PROBLEM TO WORK ON:
Using the records below, locate all lines containing "buffalo" and return them.

(Collected data entries)
= = = = = = =

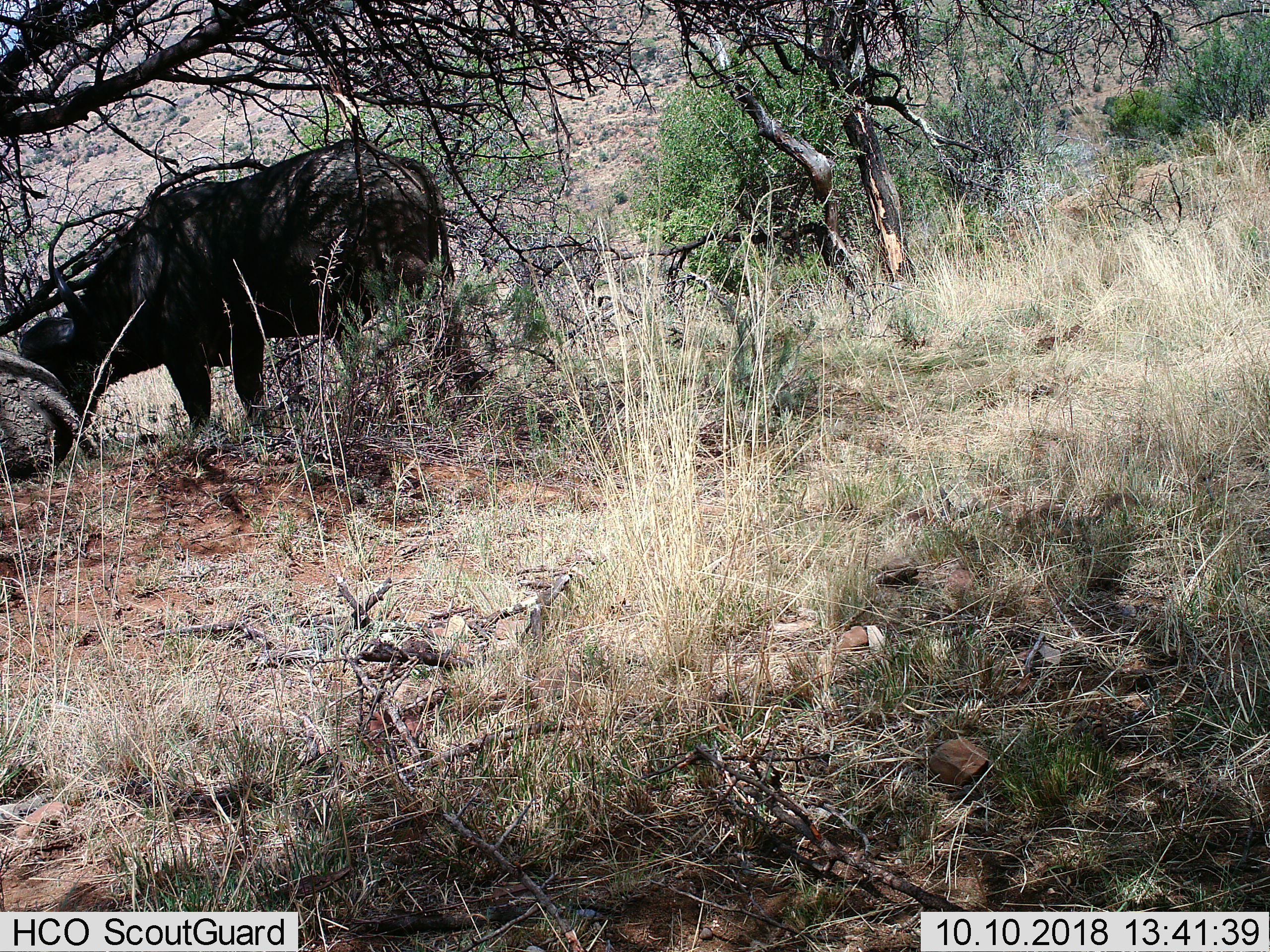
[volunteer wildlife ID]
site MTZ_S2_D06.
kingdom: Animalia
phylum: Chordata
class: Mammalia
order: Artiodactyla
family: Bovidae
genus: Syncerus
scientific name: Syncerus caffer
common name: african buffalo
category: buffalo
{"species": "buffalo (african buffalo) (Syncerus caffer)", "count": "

= = = = = = =

EXERCISE RESPONSE:
common name: african buffalo
category: buffalo
{"species": "buffalo (african buffalo) (Syncerus caffer)", "count": "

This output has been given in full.